EXERCISE DIRECTIONS: Quote each of the following records verbatim, keeping every line in its original order.

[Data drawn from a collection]
※
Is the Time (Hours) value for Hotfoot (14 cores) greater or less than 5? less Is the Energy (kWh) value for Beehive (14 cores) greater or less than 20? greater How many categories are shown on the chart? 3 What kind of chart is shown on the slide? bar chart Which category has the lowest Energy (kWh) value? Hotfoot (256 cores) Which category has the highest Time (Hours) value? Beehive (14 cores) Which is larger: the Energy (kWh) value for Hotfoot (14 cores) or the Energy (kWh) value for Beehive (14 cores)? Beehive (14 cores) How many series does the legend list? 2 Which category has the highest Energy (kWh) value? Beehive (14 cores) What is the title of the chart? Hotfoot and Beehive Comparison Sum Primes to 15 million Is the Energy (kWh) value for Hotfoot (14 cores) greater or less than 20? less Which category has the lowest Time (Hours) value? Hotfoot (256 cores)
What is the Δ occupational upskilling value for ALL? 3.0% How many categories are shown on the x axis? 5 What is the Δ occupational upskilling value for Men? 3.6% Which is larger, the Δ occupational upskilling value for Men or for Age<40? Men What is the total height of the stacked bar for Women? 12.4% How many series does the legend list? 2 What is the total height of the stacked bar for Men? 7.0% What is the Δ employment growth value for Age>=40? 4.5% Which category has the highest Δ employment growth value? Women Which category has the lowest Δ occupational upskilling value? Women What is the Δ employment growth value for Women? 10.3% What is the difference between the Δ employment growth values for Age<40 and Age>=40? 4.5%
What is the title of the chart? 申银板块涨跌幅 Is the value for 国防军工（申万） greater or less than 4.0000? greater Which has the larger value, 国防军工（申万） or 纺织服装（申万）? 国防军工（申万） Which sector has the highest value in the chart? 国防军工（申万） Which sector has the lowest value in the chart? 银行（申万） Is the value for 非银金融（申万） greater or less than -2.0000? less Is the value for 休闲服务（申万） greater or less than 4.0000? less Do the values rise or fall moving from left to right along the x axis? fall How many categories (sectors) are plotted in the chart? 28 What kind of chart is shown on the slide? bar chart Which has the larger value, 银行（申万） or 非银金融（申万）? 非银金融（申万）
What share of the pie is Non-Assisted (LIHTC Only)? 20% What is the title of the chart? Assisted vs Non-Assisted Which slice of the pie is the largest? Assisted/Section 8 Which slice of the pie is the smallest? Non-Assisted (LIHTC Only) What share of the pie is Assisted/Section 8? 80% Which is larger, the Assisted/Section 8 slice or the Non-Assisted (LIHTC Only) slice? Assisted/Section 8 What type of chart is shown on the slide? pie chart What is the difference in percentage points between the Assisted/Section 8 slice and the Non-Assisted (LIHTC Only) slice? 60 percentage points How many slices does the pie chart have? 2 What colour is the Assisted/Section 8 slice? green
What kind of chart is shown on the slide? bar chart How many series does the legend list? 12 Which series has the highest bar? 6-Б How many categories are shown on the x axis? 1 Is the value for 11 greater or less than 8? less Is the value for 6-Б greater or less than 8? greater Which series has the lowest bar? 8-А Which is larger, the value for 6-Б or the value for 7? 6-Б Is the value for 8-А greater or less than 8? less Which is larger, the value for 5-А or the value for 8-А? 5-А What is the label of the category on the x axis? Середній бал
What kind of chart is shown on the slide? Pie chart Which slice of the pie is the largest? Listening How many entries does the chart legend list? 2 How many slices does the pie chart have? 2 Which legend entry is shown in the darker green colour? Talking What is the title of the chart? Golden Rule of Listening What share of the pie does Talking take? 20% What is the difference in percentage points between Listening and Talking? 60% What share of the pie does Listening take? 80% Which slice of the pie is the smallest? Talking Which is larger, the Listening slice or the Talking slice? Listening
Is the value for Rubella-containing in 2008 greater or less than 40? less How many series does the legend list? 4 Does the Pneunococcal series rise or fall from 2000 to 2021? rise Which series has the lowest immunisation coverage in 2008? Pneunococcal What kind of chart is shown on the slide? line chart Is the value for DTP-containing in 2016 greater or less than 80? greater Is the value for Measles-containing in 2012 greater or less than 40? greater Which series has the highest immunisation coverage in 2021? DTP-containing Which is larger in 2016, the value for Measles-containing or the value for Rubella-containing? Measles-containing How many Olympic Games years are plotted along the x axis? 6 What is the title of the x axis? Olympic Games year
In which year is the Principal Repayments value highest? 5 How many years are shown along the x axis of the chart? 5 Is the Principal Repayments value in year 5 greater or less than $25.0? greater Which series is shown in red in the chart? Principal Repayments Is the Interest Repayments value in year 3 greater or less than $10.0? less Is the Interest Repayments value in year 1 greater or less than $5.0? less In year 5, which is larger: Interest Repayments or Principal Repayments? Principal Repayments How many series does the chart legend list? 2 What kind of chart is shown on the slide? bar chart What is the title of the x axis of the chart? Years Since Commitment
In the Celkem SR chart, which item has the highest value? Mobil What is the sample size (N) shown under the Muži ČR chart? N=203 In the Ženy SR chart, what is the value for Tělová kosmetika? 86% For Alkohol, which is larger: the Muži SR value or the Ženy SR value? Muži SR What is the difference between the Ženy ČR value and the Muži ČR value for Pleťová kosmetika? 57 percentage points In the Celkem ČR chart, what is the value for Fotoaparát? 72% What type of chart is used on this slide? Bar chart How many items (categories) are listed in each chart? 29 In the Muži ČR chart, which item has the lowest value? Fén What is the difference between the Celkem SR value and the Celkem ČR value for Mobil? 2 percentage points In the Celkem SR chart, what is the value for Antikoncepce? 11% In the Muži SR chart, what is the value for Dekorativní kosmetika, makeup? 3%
※
REPLY:
Is the Time (Hours) value for Hotfoot (14 cores) greater or less than 5? less Is the Energy (kWh) value for Beehive (14 cores) greater or less than 20? greater How many categories are shown on the chart? 3 What kind of chart is shown on the slide? bar chart Which category has the lowest Energy (kWh) value? Hotfoot (256 cores) Which category has the highest Time (Hours) value? Beehive (14 cores) Which is larger: the Energy (kWh) value for Hotfoot (14 cores) or the Energy (kWh) value for Beehive (14 cores)? Beehive (14 cores) How many series does the legend list? 2 Which category has the highest Energy (kWh) value? Beehive (14 cores) What is the title of the chart? Hotfoot and Beehive Comparison Sum Primes to 15 million Is the Energy (kWh) value for Hotfoot (14 cores) greater or less than 20? less Which category has the lowest Time (Hours) value? Hotfoot (256 cores)
What is the Δ occupational upskilling value for ALL? 3.0% How many categories are shown on the x axis? 5 What is the Δ occupational upskilling value for Men? 3.6% Which is larger, the Δ occupational upskilling value for Men or for Age<40? Men What is the total height of the stacked bar for Women? 12.4% How many series does the legend list? 2 What is the total height of the stacked bar for Men? 7.0% What is the Δ employment growth value for Age>=40? 4.5% Which category has the highest Δ employment growth value? Women Which category has the lowest Δ occupational upskilling value? Women What is the Δ employment growth value for Women? 10.3% What is the difference between the Δ employment growth values for Age<40 and Age>=40? 4.5%
What is the title of the chart? 申银板块涨跌幅 Is the value for 国防军工（申万） greater or less than 4.0000? greater Which has the larger value, 国防军工（申万） or 纺织服装（申万）? 国防军工（申万） Which sector has the highest value in the chart? 国防军工（申万） Which sector has the lowest value in the chart? 银行（申万） Is the value for 非银金融（申万） greater or less than -2.0000? less Is the value for 休闲服务（申万） greater or less than 4.0000? less Do the values rise or fall moving from left to right along the x axis? fall How many categories (sectors) are plotted in the chart? 28 What kind of chart is shown on the slide? bar chart Which has the larger value, 银行（申万） or 非银金融（申万）? 非银金融（申万）
What share of the pie is Non-Assisted (LIHTC Only)? 20% What is the title of the chart? Assisted vs Non-Assisted Which slice of the pie is the largest? Assisted/Section 8 Which slice of the pie is the smallest? Non-Assisted (LIHTC Only) What share of the pie is Assisted/Section 8? 80% Which is larger, the Assisted/Section 8 slice or the Non-Assisted (LIHTC Only) slice? Assisted/Section 8 What type of chart is shown on the slide? pie chart What is the difference in percentage points between the Assisted/Section 8 slice and the Non-Assisted (LIHTC Only) slice? 60 percentage points How many slices does the pie chart have? 2 What colour is the Assisted/Section 8 slice? green
What kind of chart is shown on the slide? bar chart How many series does the legend list? 12 Which series has the highest bar? 6-Б How many categories are shown on the x axis? 1 Is the value for 11 greater or less than 8? less Is the value for 6-Б greater or less than 8? greater Which series has the lowest bar? 8-А Which is larger, the value for 6-Б or the value for 7? 6-Б Is the value for 8-А greater or less than 8? less Which is larger, the value for 5-А or the value for 8-А? 5-А What is the label of the category on the x axis? Середній бал
What kind of chart is shown on the slide? Pie chart Which slice of the pie is the largest? Listening How many entries does the chart legend list? 2 How many slices does the pie chart have? 2 Which legend entry is shown in the darker green colour? Talking What is the title of the chart? Golden Rule of Listening What share of the pie does Talking take? 20% What is the difference in percentage points between Listening and Talking? 60% What share of the pie does Listening take? 80% Which slice of the pie is the smallest? Talking Which is larger, the Listening slice or the Talking slice? Listening
Is the value for Rubella-containing in 2008 greater or less than 40? less How many series does the legend list? 4 Does the Pneunococcal series rise or fall from 2000 to 2021? rise Which series has the lowest immunisation coverage in 2008? Pneunococcal What kind of chart is shown on the slide? line chart Is the value for DTP-containing in 2016 greater or less than 80? greater Is the value for Measles-containing in 2012 greater or less than 40? greater Which series has the highest immunisation coverage in 2021? DTP-containing Which is larger in 2016, the value for Measles-containing or the value for Rubella-containing? Measles-containing How many Olympic Games years are plotted along the x axis? 6 What is the title of the x axis? Olympic Games year
In which year is the Principal Repayments value highest? 5 How many years are shown along the x axis of the chart? 5 Is the Principal Repayments value in year 5 greater or less than $25.0? greater Which series is shown in red in the chart? Principal Repayments Is the Interest Repayments value in year 3 greater or less than $10.0? less Is the Interest Repayments value in year 1 greater or less than $5.0? less In year 5, which is larger: Interest Repayments or Principal Repayments? Principal Repayments How many series does the chart legend list? 2 What kind of chart is shown on the slide? bar chart What is the title of the x axis of the chart? Years Since Commitment
In the Celkem SR chart, which item has the highest value? Mobil What is the sample size (N) shown under the Muži ČR chart? N=203 In the Ženy SR chart, what is the value for Tělová kosmetika? 86% For Alkohol, which is larger: the Muži SR value or the Ženy SR value? Muži SR What is the difference between the Ženy ČR value and the Muži ČR value for Pleťová kosmetika? 57 percentage points In the Celkem ČR chart, what is the value for Fotoaparát? 72% What type of chart is used on this slide? Bar chart How many items (categories) are listed in each chart? 29 In the Muži ČR chart, which item has the lowest value? Fén What is the difference between the Celkem SR value and the Celkem ČR value for Mobil? 2 percentage points In the Celkem SR chart, what is the value for Antikoncepce? 11% In the Muži SR chart, what is the value for Dekorativní kosmetika, makeup? 3%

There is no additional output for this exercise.